After a nationwide applicant search, the Saginaw Valley State University graduating senior earned a job interview at the Federal Deposit Insurance Corporation (FDIC), the agency created by Congress after the Great Depression to supervise and restore trust in the American banking system.
Calandrino received the news in January 2016 while volunteering at Best Friends Animal Sanctuary in Kanab, Utah during an SVSU-sponsored trip with classmates.
“I remember I barely had any cell phone reception the whole time, but then I started to get this call with a Virginia number,” she said. “There was one bar on my phone, and I had to shout to get them to understand me. I almost started crying, I was so happy.”
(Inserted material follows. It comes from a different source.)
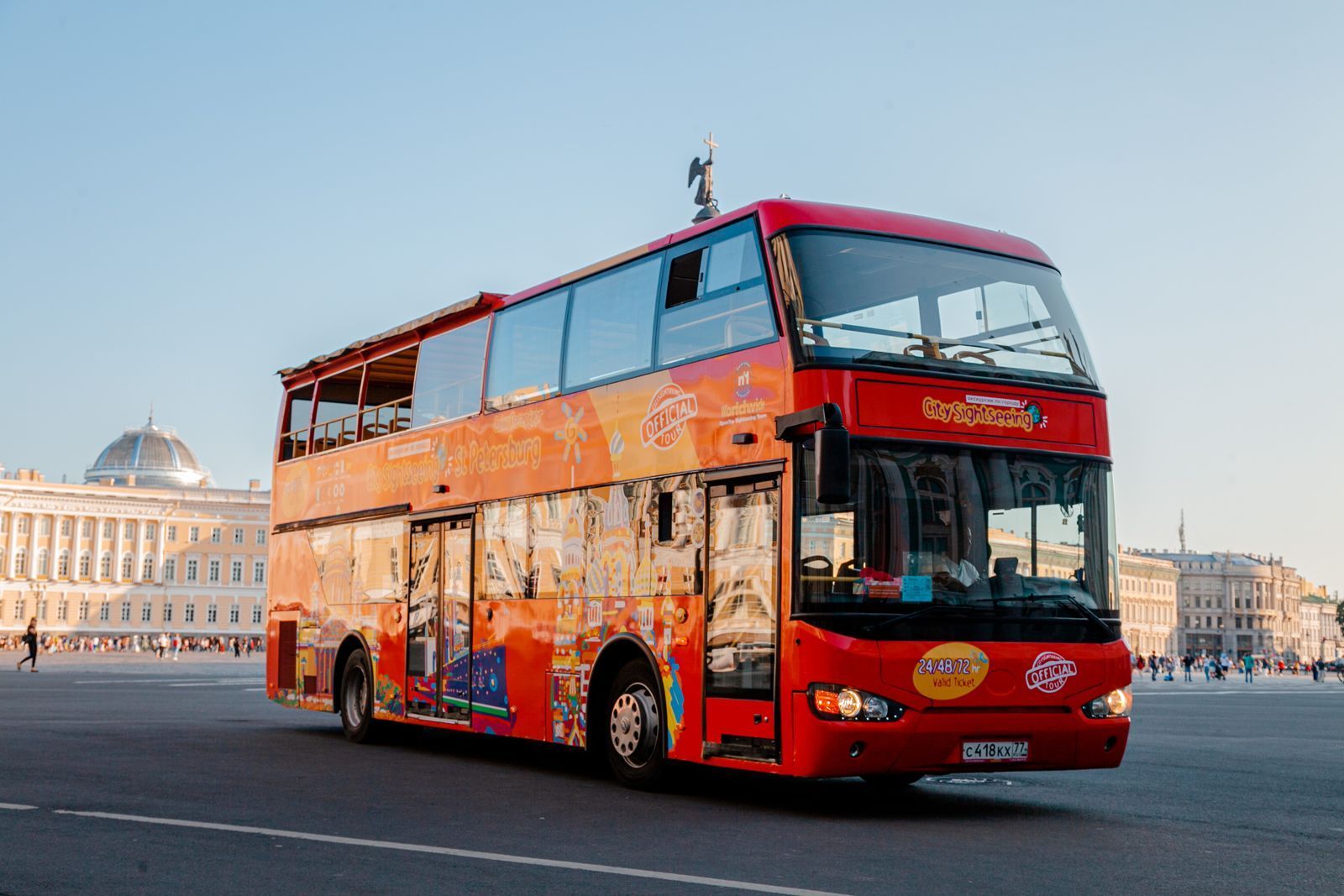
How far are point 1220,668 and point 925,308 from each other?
81.6m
One month later, the Clinton Township native accepted a job offer — contingent upon her graduation — as a financial institutions specialist at the FDIC’s Grand Rapids office. Now, with her May 2016 graduation date approaching, the economics major is close to fulfilling the final requirement necessary to join the FDIC.
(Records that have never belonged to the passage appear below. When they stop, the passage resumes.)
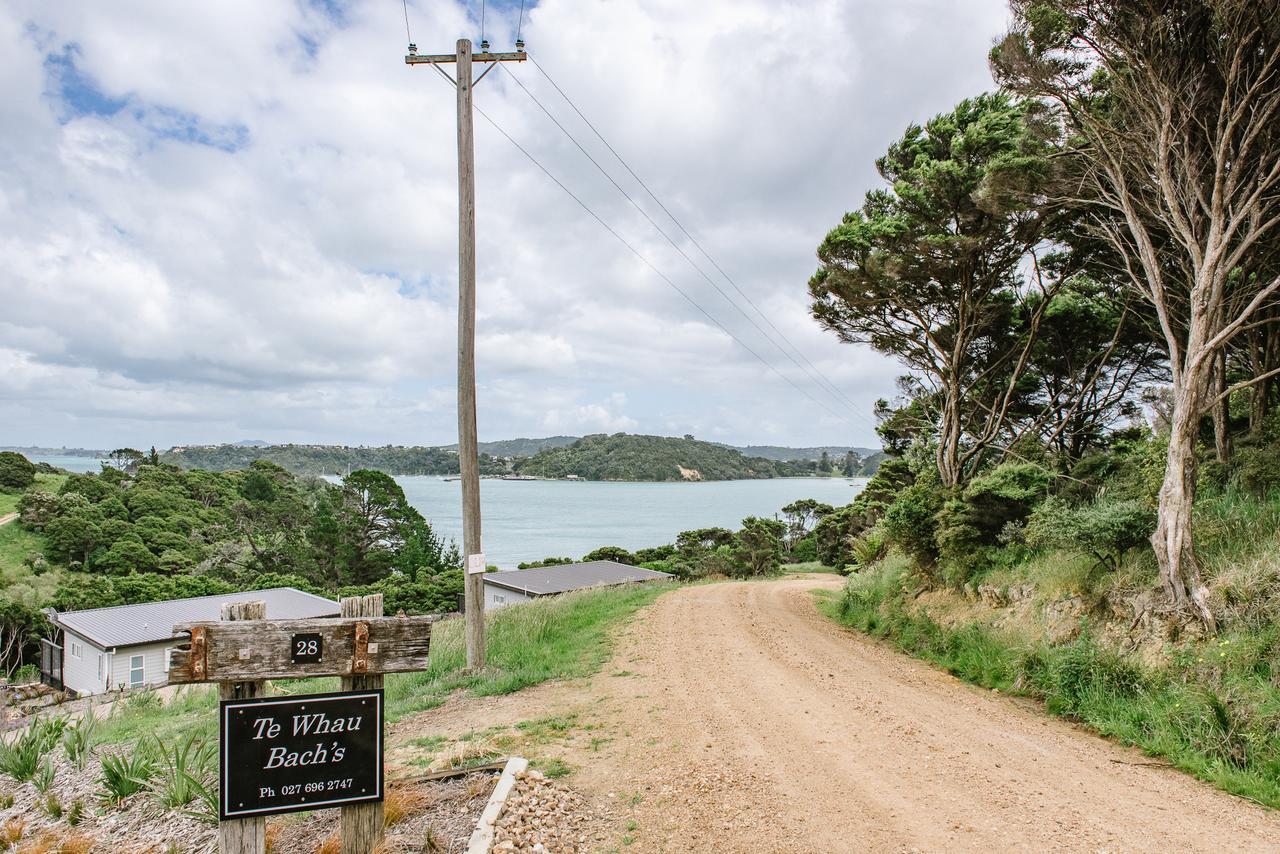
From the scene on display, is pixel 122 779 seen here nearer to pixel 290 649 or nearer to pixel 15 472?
pixel 290 649

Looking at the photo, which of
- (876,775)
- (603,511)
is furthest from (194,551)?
(876,775)

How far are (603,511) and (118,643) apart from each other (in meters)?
64.7

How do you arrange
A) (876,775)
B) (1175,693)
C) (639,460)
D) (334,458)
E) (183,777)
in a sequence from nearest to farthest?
(183,777)
(876,775)
(1175,693)
(639,460)
(334,458)

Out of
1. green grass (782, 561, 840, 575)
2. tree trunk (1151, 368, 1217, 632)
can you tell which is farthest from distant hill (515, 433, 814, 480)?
tree trunk (1151, 368, 1217, 632)

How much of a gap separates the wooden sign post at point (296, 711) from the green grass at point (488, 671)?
2.80 m

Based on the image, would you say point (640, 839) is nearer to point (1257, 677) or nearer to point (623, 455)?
point (1257, 677)

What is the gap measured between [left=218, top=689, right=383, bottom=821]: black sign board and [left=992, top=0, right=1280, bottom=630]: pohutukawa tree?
7.54 metres

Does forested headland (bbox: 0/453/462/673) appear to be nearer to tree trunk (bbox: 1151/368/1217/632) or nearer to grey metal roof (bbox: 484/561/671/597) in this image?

Earning the opportunity was no small feat. Calandrino was one of 1,000 candidates who applied and 93 interviewed for FDIC job openings across the nation earlier this year.
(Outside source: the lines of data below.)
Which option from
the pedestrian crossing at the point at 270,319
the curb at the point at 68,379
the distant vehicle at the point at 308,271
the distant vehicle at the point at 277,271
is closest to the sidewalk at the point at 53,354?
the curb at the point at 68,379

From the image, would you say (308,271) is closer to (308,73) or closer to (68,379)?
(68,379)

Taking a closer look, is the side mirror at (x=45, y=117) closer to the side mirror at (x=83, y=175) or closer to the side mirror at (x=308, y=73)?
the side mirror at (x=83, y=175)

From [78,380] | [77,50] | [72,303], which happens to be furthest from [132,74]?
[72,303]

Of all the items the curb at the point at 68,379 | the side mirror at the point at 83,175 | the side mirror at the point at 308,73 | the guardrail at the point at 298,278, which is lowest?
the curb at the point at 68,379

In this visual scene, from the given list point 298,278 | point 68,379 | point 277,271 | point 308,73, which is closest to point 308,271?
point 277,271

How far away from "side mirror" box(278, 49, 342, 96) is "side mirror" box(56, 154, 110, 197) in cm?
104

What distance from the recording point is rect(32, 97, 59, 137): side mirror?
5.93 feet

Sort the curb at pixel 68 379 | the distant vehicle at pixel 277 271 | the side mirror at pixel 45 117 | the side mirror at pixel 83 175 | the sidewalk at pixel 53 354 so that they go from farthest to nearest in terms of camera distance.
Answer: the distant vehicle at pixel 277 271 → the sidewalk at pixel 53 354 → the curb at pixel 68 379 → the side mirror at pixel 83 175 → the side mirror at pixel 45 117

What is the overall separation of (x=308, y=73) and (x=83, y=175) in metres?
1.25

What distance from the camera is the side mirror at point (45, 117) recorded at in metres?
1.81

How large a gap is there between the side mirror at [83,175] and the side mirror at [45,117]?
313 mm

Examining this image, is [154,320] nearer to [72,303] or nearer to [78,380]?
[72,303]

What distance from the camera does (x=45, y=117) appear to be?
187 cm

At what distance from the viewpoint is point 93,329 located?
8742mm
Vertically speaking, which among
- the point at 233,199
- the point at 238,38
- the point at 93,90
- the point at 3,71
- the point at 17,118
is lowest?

She plans to log her first day at work in July. The accomplishment is the culmination of years of dedicated studies, hard work and recognition as an exceptional student at SVSU.
That SVSU experience almost didn’t happen. After graduating from Chippewa Valley High School in 2011, she originally planned to attend a different higher education institution. But her sister, Heather, who was enrolled at SVSU, convinced the younger Calandrino to visit the campus and sit in on biology class.
Her sibling’s campaigning — along with being offered SVSU’s full-ride President’s Scholarship — led Calandrino to enroll at the Kochville Township university.
“That choice is really paying off now,” she said.
She began her college life with sights set on becoming a biology or chemical researcher, but her interests changed and an opportunity made possible through SVSU led to new aspirations. Through the university’s co-op program, she landed a risk management position at Buena Vista Township-based Nexteer Automotive’s finance department in November 2014.
“That’s been an invaluable experience,” she said. “I’ve been able to coordinate all data for Nexteer’s insurance renewal, work with people in 12 different countries, and help create standard processes for assessing risk worldwide. I discovered I really liked working with numbers.”
Later that year, she was one of a select group of students involved in The Vitito Global Leadership Institute, a three-semester-long student leadership development program offered by SVSU’s College of Business & Management.
“The Vitito program really helped me develop my leadership skills, and focus on international and business leadership,” she said. “Then we traveled to Budapest for eight days, which was amazing. We visited the U.S. embassy and one of the largest banks in Hungary, and talked to entrepreneurs there. I was immersed in the culture.”
She made lifelong friends through the Vitito initiative — along with a key mentor. Through the program, she met Dom Monastiere, SVSU’s Boutell/First Merit Bank Executive in Residence.
When Calandrino saw the FDIC job opening listed on SVSU’s Career Services website in August 2015, she sought advice from Monastiere, who spent 26 years as an executive with Midland-based Chemical Bank.
“He was really helpful in telling me what an FDIC official does and whether it was a good fit for me,” she said. “Normally, I ignore national job openings, but I felt something clicked with this job.”
She said her Nexteer Automotive co-op work and selection as a Vitito Fellow may have helped clinch her the job offer. “Those really set me apart,” she said.
Calandrino’s responsibilities will include working with banking institutions located largely along western Michigan. While those visits won’t send her to any more Utah canyons — or mountaintops, for that matter — Calandrino is thrilled about where SVSU has helped her land.
“I’m excited and ready to get started,” she said.